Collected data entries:
## start
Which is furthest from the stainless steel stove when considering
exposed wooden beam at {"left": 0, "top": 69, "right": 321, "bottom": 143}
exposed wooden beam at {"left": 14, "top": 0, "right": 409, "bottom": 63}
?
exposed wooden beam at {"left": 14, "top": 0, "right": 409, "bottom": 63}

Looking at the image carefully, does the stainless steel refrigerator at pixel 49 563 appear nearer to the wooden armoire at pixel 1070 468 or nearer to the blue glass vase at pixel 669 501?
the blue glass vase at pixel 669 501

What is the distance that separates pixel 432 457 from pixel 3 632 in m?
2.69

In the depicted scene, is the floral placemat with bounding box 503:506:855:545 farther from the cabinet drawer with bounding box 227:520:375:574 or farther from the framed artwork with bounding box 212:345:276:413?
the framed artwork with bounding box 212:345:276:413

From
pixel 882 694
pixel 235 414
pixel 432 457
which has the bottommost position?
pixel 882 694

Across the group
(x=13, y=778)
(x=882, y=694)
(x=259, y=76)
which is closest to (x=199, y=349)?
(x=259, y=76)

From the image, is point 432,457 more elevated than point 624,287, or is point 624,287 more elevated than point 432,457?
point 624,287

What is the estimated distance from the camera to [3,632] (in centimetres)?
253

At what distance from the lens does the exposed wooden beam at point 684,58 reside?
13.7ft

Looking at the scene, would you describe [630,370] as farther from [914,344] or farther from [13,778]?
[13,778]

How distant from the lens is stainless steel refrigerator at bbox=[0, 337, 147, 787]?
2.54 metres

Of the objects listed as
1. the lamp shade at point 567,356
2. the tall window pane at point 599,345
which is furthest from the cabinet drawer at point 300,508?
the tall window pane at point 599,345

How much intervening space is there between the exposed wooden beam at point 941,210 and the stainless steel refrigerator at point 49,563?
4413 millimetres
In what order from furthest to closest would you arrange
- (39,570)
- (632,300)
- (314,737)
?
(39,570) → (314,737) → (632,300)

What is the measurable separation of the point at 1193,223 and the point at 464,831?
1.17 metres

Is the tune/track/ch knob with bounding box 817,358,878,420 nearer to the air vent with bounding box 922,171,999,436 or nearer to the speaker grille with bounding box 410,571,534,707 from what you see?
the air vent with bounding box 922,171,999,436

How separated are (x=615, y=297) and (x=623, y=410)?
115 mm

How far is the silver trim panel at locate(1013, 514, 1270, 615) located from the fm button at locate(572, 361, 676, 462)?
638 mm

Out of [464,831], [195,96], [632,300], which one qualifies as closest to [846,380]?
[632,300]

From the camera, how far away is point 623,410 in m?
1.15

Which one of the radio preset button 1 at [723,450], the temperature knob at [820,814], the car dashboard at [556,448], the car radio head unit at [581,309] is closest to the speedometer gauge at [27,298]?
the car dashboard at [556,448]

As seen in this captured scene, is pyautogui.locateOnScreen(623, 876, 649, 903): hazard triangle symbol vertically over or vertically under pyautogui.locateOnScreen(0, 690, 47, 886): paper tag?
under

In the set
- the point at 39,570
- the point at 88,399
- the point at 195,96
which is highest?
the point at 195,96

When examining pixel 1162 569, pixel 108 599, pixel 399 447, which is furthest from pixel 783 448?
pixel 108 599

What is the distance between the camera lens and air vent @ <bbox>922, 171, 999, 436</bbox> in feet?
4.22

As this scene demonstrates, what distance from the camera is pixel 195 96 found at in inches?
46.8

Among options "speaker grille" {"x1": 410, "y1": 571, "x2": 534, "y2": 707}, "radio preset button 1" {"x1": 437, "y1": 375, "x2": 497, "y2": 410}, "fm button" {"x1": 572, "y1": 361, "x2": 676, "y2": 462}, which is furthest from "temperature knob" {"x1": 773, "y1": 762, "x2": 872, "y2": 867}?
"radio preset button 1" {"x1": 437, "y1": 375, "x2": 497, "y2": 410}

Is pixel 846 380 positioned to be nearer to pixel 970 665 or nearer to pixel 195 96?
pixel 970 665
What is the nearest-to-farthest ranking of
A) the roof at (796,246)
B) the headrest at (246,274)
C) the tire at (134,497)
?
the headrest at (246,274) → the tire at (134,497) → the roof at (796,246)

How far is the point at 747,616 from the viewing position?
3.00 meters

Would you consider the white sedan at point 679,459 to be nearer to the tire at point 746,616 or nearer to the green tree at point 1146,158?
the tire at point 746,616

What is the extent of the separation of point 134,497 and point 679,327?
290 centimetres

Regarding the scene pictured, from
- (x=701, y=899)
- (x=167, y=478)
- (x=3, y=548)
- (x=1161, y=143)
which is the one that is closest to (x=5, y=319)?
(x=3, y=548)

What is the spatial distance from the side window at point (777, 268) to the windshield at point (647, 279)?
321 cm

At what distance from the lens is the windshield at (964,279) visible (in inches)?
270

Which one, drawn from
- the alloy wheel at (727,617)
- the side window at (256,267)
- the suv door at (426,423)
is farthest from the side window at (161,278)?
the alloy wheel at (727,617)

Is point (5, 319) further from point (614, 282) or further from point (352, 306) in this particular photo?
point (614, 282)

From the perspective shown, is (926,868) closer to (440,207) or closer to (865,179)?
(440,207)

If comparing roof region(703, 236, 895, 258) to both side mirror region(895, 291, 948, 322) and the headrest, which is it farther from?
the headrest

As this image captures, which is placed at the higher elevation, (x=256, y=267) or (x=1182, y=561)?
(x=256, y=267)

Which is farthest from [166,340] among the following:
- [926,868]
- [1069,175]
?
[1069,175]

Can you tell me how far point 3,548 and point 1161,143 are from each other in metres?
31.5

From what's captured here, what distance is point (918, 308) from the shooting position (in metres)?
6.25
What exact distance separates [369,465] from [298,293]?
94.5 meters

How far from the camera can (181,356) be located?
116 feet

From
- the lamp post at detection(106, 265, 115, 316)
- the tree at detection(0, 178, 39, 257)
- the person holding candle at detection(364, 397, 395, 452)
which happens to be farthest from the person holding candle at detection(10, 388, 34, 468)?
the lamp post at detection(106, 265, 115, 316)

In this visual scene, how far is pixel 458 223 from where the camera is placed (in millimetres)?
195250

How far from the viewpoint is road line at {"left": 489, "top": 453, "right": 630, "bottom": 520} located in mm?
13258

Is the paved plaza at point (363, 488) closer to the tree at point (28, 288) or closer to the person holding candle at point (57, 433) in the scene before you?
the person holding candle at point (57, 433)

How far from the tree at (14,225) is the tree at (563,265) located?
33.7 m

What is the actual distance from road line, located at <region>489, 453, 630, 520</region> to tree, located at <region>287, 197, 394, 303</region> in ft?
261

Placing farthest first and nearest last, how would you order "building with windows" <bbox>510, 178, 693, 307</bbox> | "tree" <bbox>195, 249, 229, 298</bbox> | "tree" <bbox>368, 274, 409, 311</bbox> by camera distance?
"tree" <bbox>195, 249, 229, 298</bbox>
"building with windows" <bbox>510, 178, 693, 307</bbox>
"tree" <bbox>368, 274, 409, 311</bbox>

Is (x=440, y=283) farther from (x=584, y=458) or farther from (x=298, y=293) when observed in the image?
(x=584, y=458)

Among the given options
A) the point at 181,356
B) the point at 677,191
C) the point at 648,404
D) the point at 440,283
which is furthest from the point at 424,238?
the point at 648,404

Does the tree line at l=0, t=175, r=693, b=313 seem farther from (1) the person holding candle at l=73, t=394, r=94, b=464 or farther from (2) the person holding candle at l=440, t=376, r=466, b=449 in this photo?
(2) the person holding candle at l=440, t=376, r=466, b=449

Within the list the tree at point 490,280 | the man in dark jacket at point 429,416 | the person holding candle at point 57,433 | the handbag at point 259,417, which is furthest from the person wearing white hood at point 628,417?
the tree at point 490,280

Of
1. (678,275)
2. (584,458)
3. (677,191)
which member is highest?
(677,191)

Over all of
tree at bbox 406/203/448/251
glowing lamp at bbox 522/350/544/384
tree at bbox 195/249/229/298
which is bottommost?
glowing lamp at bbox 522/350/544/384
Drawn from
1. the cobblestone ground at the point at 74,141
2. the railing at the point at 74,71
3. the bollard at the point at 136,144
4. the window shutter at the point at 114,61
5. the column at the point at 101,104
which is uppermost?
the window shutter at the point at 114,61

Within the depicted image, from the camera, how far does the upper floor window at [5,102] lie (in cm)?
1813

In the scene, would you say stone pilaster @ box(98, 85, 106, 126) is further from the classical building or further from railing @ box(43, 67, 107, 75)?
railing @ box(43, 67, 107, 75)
## end
▶ Request
Print the line containing "Within the depicted" and every line after it to the end of the records above, exactly as written, and nothing else.

▶ Completed exercise
Within the depicted image, from the camera, how far does the upper floor window at [5,102] lie (in cm)?
1813

In the scene, would you say stone pilaster @ box(98, 85, 106, 126) is further from the classical building or further from railing @ box(43, 67, 107, 75)?
railing @ box(43, 67, 107, 75)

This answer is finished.